▸ Consegne:
- 1) Rispondi in base al testo alle seguenti domande, segnando le risposte con (a), (b), (c).
(a) Da chi è stata allevata San?
(b) Che aspetto ha di notte il Dio della Foresta?
(c) Qual è l'unica pecca indicata?
- 2) Indica se ciascuna affermazione concorda con il testo, rispondendo sì o no e citando le parole decisive.
(a) Ashitaka è un principe guerriero dall'animo violento.
(b) Miyazaki afferma che un giorno ci sarà armonia tra l'uomo e la natura.
(c) Il testo invita ad andare nelle sale durante la Settimana del Cinema.

▸ Testo fornito:
——————

Tutto il film gira intorno al conflitto uomo/natura, che vede gli esseri umani spinti dalla cupidigia e dal desiderio di progresso, distruggere la bellezza primordiale del mondo, ma questo è solo il canovaccio. Come la trama  infatti i personaggi che abitano i film del regista di Tokyo non sono mai banali: c’è Ashitaka, principe guerriero dall’animo però pacifico, costretto a combattere per estirpare la sua maledizione. Segue poi San, ragazza allevata dai lupi, desiderosa di uccidere Lady Eboshi, responsabile della sofferenza degli spiriti, ma tormentata anche da un tragico dubbio: a quale mondo appartengo? Seguono poi tutti gli altri personaggi grandi e piccoli che posseggono un’infinità di sentimenti ed emozioni, tutti tremendamente veri nel loro essere spesso contraddittori. Va menzionato infine il design del Dio della Foresta: un cervo dal volto umano di giorno, simbolo di sintesi tra uomo e natura ed un gigante spettrale di notte, simbolo di silente potenza. Un essere che in se è sia vita che morte, che poteva nascere solo dalla fantasia del maestro giapponese.

Miyazaki non ci dice se mai ci sarà armonia tra l’uomo e la natura, lui si limita a dipingere un meraviglioso ciclo della vita fatto di amore, odio, vita, morte, vendetta e perdono. Chi non l’ha visto ora non ha più scusanti per non andare nelle sale approfittando della Settimana del Cinema!

Unica pecca? Il nuovo doppiaggio. Ce n’era davvero bisogno? Ma soprattutto, perché impuntarsi su una traduzione letterale per ottenere risultati tipo il “Dio Bestia”? Penso che ci siamo capiti.

——————

[Dati sulle relazioni spaziali]
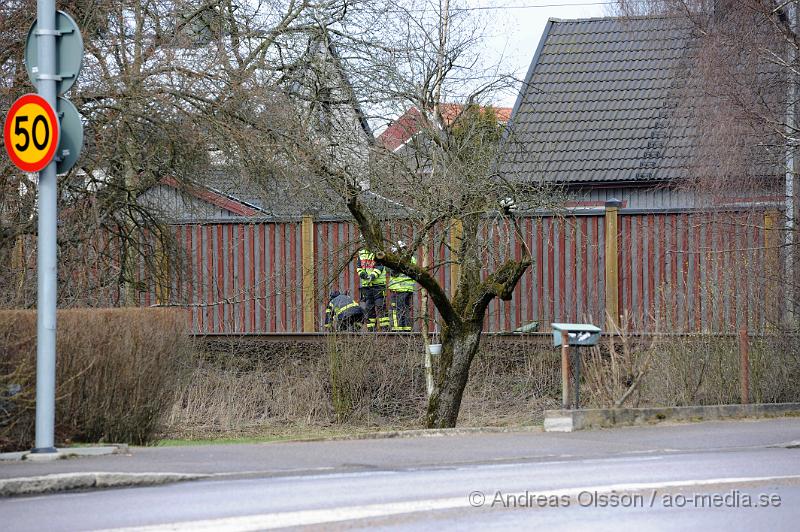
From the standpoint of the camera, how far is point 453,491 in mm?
8148

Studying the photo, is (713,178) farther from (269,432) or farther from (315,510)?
(315,510)

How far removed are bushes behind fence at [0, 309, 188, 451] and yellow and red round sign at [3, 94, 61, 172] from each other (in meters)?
1.36

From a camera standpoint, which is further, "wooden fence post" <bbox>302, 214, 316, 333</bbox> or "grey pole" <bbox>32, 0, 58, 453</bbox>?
"wooden fence post" <bbox>302, 214, 316, 333</bbox>

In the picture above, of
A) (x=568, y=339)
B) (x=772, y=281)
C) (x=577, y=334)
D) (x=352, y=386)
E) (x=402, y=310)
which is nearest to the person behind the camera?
(x=568, y=339)

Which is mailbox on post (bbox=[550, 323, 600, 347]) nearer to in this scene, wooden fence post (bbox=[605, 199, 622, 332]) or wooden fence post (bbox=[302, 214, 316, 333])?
wooden fence post (bbox=[605, 199, 622, 332])

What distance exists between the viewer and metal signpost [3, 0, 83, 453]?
970cm

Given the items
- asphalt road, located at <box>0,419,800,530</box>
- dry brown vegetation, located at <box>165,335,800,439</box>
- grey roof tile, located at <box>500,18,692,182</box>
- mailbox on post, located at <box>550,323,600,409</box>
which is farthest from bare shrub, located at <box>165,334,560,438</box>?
grey roof tile, located at <box>500,18,692,182</box>

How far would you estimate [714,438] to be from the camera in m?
12.3

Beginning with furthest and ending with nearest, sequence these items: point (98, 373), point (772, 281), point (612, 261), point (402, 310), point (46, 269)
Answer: point (612, 261)
point (402, 310)
point (772, 281)
point (98, 373)
point (46, 269)

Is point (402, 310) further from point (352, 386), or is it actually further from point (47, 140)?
point (47, 140)

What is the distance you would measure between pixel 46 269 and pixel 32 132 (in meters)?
1.16

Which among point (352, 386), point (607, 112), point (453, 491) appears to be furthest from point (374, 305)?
point (607, 112)

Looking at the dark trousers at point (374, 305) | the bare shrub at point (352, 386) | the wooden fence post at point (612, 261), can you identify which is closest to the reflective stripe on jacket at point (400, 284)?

——————

▸ Le risposte:
- 1)
(a) Dai lupi.
(b) Quello di un gigante spettrale, simbolo di silente potenza.
(c) Il nuovo doppiaggio.

- 2)
(a) No: "principe guerriero dall’animo però pacifico".
(b) No: "Miyazaki non ci dice se mai ci sarà armonia tra l’uomo e la natura".
(c) Sì: "Chi non l’ha visto ora non ha più scusanti per non andare nelle sale approfittando della Settimana del Cinema!"